Search This Blog

Saturday, January 4, 2020

At Last a Black Bear Genome in GenBank and it Matches Sample 26 100%ID

If it were a black bear it would have matched 100%.”  Melba Ketchum in Die Tiefe

Finally, in 2018, a complete black bear genome was sequenced and submitted to GenBank as accession ASM334442v1 in the “Assembly” database.  I had been checking regularly with NCBI to see whether a black bear whole genome had been submitted.  I was thrilled.  It would now be possible to query the Sample 26 sequence against this massive genome of 2.5 billion bases, in 231,673 contigs and 111,495 scaffolds.

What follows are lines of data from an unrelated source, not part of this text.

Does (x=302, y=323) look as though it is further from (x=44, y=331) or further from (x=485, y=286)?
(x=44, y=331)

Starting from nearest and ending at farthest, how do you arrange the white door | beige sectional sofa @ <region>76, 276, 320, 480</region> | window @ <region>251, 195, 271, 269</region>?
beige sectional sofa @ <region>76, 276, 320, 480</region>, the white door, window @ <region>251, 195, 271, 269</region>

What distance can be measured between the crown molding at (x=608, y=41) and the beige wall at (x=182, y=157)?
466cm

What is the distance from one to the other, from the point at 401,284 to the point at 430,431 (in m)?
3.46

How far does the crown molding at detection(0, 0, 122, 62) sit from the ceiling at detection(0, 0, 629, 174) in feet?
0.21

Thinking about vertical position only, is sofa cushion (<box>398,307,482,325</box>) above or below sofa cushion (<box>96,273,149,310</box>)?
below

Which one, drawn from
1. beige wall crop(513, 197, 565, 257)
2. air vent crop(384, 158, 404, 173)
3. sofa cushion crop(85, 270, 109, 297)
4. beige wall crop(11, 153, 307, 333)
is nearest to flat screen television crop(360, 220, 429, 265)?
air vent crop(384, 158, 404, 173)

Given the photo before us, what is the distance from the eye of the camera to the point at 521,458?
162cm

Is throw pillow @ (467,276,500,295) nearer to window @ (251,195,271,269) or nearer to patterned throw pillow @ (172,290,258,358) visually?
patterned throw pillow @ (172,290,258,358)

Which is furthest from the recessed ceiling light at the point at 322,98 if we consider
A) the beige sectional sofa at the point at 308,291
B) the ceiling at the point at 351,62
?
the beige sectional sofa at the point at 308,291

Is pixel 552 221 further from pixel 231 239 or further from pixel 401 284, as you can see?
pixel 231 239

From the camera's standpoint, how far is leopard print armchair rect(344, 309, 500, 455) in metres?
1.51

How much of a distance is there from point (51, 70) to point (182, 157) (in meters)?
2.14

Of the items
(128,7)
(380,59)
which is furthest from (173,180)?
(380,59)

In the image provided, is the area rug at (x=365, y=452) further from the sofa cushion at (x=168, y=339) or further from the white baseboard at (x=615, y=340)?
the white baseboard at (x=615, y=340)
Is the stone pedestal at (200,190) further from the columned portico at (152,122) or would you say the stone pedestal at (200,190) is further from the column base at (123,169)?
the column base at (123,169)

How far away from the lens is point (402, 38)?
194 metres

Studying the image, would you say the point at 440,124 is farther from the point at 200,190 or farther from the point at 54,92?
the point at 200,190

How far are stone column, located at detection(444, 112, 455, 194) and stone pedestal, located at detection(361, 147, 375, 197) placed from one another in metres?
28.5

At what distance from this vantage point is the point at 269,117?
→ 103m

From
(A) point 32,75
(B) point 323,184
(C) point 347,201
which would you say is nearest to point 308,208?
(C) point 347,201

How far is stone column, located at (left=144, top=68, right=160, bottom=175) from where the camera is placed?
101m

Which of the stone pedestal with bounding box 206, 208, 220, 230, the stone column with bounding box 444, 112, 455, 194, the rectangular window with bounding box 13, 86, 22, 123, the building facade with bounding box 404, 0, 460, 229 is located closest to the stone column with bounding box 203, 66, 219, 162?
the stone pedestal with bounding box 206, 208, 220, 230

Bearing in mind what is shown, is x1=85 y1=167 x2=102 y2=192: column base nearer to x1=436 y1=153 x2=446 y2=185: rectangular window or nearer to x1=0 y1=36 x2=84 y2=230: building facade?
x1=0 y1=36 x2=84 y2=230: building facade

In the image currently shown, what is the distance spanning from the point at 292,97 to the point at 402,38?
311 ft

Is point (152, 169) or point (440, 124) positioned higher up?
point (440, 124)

The top six hits by score were (Table 1):


Table 1.  Sample 26 vs. Black Bear Whole Genome

Accession#
%ID
Length
Score

LZNR01001132.1
100
1237
2285
LZNR01003708.1
100
1157
2137
LZNR01005486.1
100
1114
2058
LZNR01000516.1
100
1103
2037
LZNR01074398.1
100
1093
2019
LZNR01003247.1
100
1043
1927

Table 1.  #These are scaffolds.

There were 1725 hits above 200 bases in length with 100%ID. This is an excellent match, even better than the dog in Sample 140. Based on previous matches in other databases, I was not surprised at this result, but it was gratifying. As mentioned previously, GenBank is a moving target. Fortunately, it gets bigger with time. With the rapid advances in sequencing technology, the databases are growing exponentially. If you don’t find a species that you want or to the extent that you want, just wait awhile (Five years in this case).

Fig. 1 shows the plot of all hits above 99.5%ID and 200 bp. As mentioned above, the solid line at 100%ID contains 1725 hits. There are 849 other hits above 99.5%ID in this figure.

Figure 1.  Each diamond represents a hit > 200bp and 99.5%ID.  Abscissa is hit starting point on Sample 26 sequence.  Most of the data are in the 100%ID solid line of overlapping points.

And Melba, bears have mutations too, so 100%ID is not required for a species match.  Depending on the phylogeny, above 99-99.5% is considered a good species match. The whole system of human haplogroups is based on mutations and slight mismatches of mtDNA.  We don't always match each other 100% either.